Una nota publicada en el medio electrónico Noticaribe, destaca millonarias irregularidades en dos de los proyectos emblema del ex gobernador: el Parque Industrial y la Central de Abastos.
En el proceso de análisis de esos proyectos, se encontraron “daños multimillonarios al erario público, así como procedimientos irregulares y contratos poco claros”.
De acuerdo a la información del proceso de entrega recepción (folio FNE-161104-C1-2QROO- 00329860) al Parque Industrial el gobierno de Carlos Joaquín destino 86 millones 167 mil 248 pesos al 31 de enero de 2021.

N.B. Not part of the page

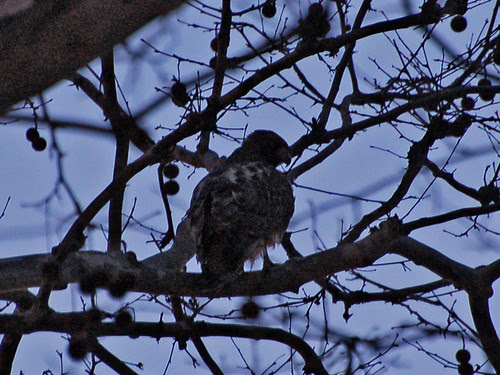 Roosting Red-Tail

De este monto, 3 millones 292 mil 209 pesos se destinaron para estudios;
40 millones 698 mil 653 pesos para naves y oficinas Administrativas;
35 millones 602 mil 930 pesos para vialidades;
5 millones 512 mil 179 pesos para acciones complementarias como la construcción de la Caseta y equipamiento;
190 mil 820 pesos para Servicios Relacionados con la construcción;
225 mil 656 pesos por concepto de pago de concesiones del Recinto Fiscal Estratégico, y
644 mil 800 pesos para la promoción del Parque Industrial.
Y todo eso, para que sólo haya 3 naves industriales ocupadas.
Además, hubo pagos indebidos a “consultores externos”, y adjudicaciones de manera directa por fuera de la ley.
Como se utilizaron recursos federales, podría haber complicaciones con la Auditoría Superior de la Federación, que incluso podría obligar al Estado a devolver esos recursos.